Ainda conforme a secretaria, desde novembro do ano passado o monitoramento passou a registrar sucessivas violações. Ao todo, foram 66 ocorrências, sendo 21 consideradas graves apenas em 2026, a maioria relacionada à falta de carregamento da bateria. Desde 1º de fevereiro, o equipamento permanece descarregado.
Prisão preventiva
Diante das irregularidades, o Ministério Público pediu a prisão preventiva. Embora o juízo tenha reconhecido o descumprimento das medidas, a prisão não foi decretada naquele momento por causa da liminar do STJ, que seguia em vigor.
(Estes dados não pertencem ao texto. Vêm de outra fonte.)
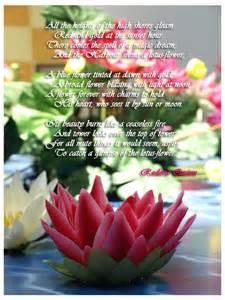 Lotus Poems Lotus Flower Poems Quotes Quotesgram
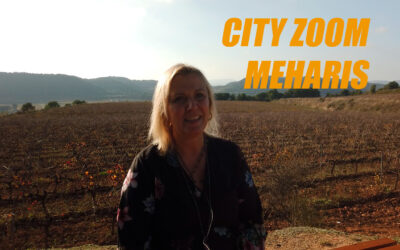Visiting City Zoom Meharis – an interview in the vineyards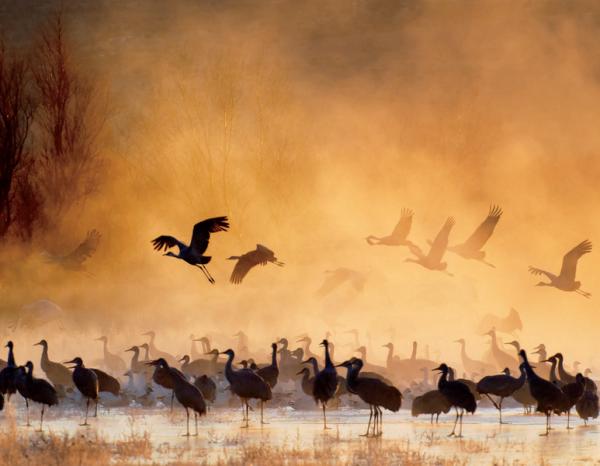 Изображение может производить разное впечатление в зависимости от того, какую гамму цвета вы выберете: теплую или холодную.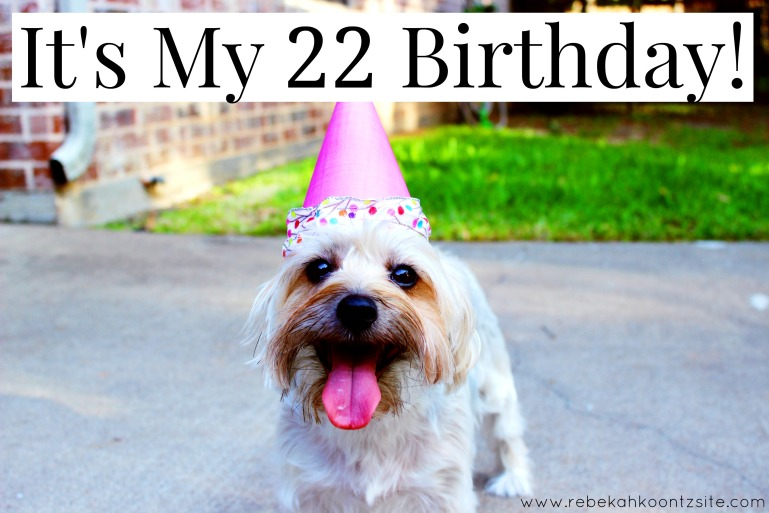It's my birthday humor laugh funny 22 grown up adult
Com a revogação da decisão superior, a juíza Tula Corrêa de Mello concluiu que as medidas alternativas não foram suficientes. Segundo a magistrada, a retomada da prisão preventiva é necessária para garantir a ordem pública e o andamento do processo.
Acusação
Oruam é acusado de tentativa de homicídio qualificado contra dois policiais civis durante uma operação realizada em 22 de julho de 2025, no Rio de Janeiro. A ação ocorreu durante o cumprimento de um mandado de busca e apreensão de um adolescente investigado por atos relacionados ao tráfico de drogas.
De acordo com a denúncia, o rapper e outras pessoas teriam arremessado pedras de grande porte contra os agentes. Além dele, outros três réus respondem pelo mesmo processo.
O artista é filho de Marcinho VP, que cumpre pena em um presídio federal.